Laurence O'Keefe's score, which draws on gospel, country and rock pastiches, is insufficiently lyrical for the show to be an out-and-out hit. Time and again, intros that promise teeth-‘n'-smiles or torch songs peter out into functional numbers with scant melodic interest. And while they're delivered with gusto (if too shriekily) by a talented cast and Mark Crossland's crack band, they're not helped by a congested sound design that would better suit a bigger space.
"a raucously enjoyable evening of dark comic fun"

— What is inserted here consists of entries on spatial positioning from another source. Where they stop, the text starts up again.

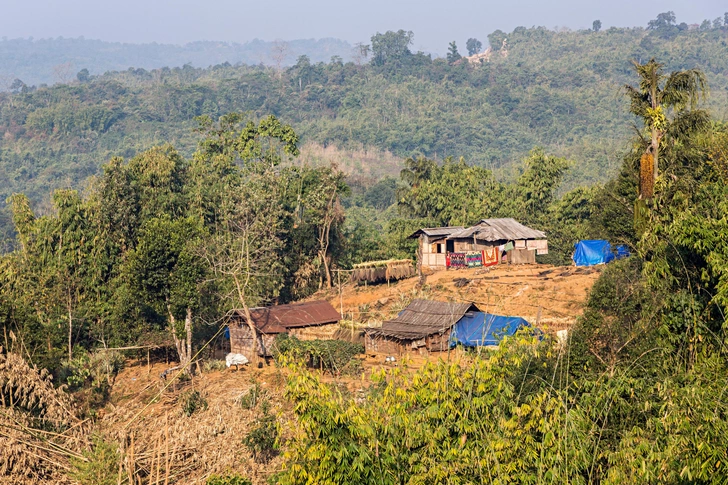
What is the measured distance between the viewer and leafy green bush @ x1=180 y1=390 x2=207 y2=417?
2169cm

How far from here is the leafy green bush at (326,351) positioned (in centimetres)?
2882

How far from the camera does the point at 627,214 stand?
108ft

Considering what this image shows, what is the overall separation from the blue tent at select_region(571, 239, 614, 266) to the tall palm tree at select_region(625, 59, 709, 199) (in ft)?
72.6

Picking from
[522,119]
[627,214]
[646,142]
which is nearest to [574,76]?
[522,119]

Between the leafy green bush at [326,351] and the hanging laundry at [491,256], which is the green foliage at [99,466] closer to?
the leafy green bush at [326,351]

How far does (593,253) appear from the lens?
143 feet

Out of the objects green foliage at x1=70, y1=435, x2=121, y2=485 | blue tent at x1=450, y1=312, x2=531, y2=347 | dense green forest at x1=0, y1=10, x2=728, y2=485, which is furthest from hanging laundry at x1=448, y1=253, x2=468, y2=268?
green foliage at x1=70, y1=435, x2=121, y2=485

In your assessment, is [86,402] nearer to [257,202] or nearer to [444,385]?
[444,385]

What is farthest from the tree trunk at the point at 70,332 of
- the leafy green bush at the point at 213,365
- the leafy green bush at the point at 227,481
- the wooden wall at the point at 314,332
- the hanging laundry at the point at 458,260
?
the hanging laundry at the point at 458,260

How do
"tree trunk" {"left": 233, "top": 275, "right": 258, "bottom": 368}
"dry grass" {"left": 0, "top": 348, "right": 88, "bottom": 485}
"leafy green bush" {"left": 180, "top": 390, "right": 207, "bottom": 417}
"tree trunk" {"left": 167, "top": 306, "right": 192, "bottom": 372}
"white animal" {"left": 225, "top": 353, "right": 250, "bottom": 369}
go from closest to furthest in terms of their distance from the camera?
1. "dry grass" {"left": 0, "top": 348, "right": 88, "bottom": 485}
2. "leafy green bush" {"left": 180, "top": 390, "right": 207, "bottom": 417}
3. "tree trunk" {"left": 233, "top": 275, "right": 258, "bottom": 368}
4. "tree trunk" {"left": 167, "top": 306, "right": 192, "bottom": 372}
5. "white animal" {"left": 225, "top": 353, "right": 250, "bottom": 369}

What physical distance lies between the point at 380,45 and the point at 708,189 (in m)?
152

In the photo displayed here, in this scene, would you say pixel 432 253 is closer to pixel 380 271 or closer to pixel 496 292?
pixel 380 271

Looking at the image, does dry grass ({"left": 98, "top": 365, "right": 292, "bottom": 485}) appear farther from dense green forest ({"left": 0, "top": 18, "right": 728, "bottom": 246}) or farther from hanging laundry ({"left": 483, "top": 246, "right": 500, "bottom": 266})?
dense green forest ({"left": 0, "top": 18, "right": 728, "bottom": 246})

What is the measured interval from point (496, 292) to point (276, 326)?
1042cm
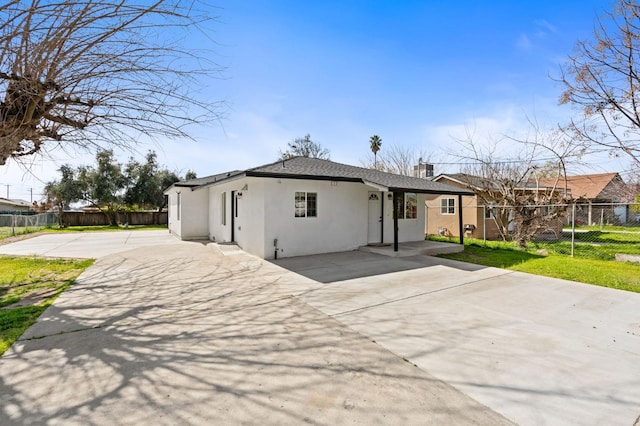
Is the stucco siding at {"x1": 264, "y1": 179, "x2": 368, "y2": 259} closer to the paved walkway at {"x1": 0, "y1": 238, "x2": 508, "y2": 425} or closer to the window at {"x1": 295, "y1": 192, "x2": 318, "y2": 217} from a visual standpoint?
the window at {"x1": 295, "y1": 192, "x2": 318, "y2": 217}

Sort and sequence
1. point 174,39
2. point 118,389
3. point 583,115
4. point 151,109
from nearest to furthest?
point 118,389 < point 174,39 < point 151,109 < point 583,115

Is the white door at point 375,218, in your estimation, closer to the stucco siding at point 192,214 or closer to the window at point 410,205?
the window at point 410,205

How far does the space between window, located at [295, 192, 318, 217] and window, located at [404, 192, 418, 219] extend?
4.06 m

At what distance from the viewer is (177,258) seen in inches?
382

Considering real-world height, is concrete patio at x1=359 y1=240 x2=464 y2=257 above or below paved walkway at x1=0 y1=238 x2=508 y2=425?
above

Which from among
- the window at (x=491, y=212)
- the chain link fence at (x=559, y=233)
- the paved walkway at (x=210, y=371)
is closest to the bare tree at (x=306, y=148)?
the window at (x=491, y=212)

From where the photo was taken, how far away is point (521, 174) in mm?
14484

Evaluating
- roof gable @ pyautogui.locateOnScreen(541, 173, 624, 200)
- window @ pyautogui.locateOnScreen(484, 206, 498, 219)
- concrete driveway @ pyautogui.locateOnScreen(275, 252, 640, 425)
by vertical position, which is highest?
roof gable @ pyautogui.locateOnScreen(541, 173, 624, 200)

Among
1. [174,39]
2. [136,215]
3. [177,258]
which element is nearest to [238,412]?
[174,39]

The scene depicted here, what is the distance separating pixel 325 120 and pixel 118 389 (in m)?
16.4

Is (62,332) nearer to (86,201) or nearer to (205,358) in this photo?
(205,358)

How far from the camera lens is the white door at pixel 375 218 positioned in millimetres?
11156

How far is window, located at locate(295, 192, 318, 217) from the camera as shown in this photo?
31.4 ft

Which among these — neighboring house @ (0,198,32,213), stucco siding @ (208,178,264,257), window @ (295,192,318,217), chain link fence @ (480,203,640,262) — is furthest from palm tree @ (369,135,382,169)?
neighboring house @ (0,198,32,213)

That aside, Bat Boy: The Musical is terrifically well staged by Morphic Graffiti's director-designer team of Luke Fredericks and Stewart Charlesworth, who were responsible for last year's triumphant Carousel at the Arcola Theatre. They marshal dead-centre performances from a tireless multitasking company – are there really only ten of them? – with Lauren Ward, Matthew White and Georgina Hagen outstanding as the boy's surrogate family and Simon Bailey stealing the first chunk of act two as a revivalist preacher in a gold lamé dog collar. Their one lazy touch is a cheap sense of ridicule in the deep south accents of the hypocritical hicks who bay for Bat Boy's blood.
The show's real undoing, though, is its uncertain tone. Gleeful bad taste is one thing in a musical like this; screen depictions of rape are another. Benjamin Walden's video designs are witty, inventive and entertaining, but near the end, at the very point when the audience needs to root for its characters, they tip Keythe Farley and Brian Fleming's book over the edge from B-movie into Grindhouse.
For all its shortcomings, though, Bat Boy: The Musical is a raucously enjoyable evening of dark comic fun. "I shouldn't work my problems out with food" laments our vampiric hero, a raw cow's head dangling idly from one hand. While no animals are harmed in the making of this show, a fair few cuddly toys are seriously maimed.